• **Exercise prompt**
Please reproduce, word for word, the part of the records that starts with the line containing "What is the total" and runs through the end of the records.
— START OF Data provided —
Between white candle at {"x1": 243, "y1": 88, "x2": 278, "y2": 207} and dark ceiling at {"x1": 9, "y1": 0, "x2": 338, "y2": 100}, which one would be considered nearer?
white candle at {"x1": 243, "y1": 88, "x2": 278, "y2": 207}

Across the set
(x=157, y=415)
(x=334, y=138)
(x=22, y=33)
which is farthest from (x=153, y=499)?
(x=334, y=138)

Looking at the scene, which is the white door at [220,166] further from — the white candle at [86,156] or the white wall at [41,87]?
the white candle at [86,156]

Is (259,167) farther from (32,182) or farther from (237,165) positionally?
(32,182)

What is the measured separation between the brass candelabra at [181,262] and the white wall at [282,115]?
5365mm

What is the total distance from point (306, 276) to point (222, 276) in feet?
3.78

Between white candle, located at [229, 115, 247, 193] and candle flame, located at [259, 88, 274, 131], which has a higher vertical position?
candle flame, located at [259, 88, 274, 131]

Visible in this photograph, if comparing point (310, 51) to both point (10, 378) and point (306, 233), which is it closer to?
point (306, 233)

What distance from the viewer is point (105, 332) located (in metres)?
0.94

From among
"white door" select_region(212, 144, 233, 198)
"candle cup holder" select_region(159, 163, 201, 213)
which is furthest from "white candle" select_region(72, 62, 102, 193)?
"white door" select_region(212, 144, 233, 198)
— END OF Data provided —
• **Task response**
What is the total distance from point (306, 276) to point (222, 276) in feet?
3.78

Between white candle, located at [229, 115, 247, 193] and candle flame, located at [259, 88, 274, 131], which has a higher vertical position?
candle flame, located at [259, 88, 274, 131]

Visible in this photograph, if comparing point (310, 51) to both point (10, 378) and point (306, 233), which is it closer to?
point (306, 233)

What distance from the viewer is point (105, 332) located (in metres)?
0.94

From among
"white door" select_region(212, 144, 233, 198)
"candle cup holder" select_region(159, 163, 201, 213)
which is furthest from "white candle" select_region(72, 62, 102, 193)?
"white door" select_region(212, 144, 233, 198)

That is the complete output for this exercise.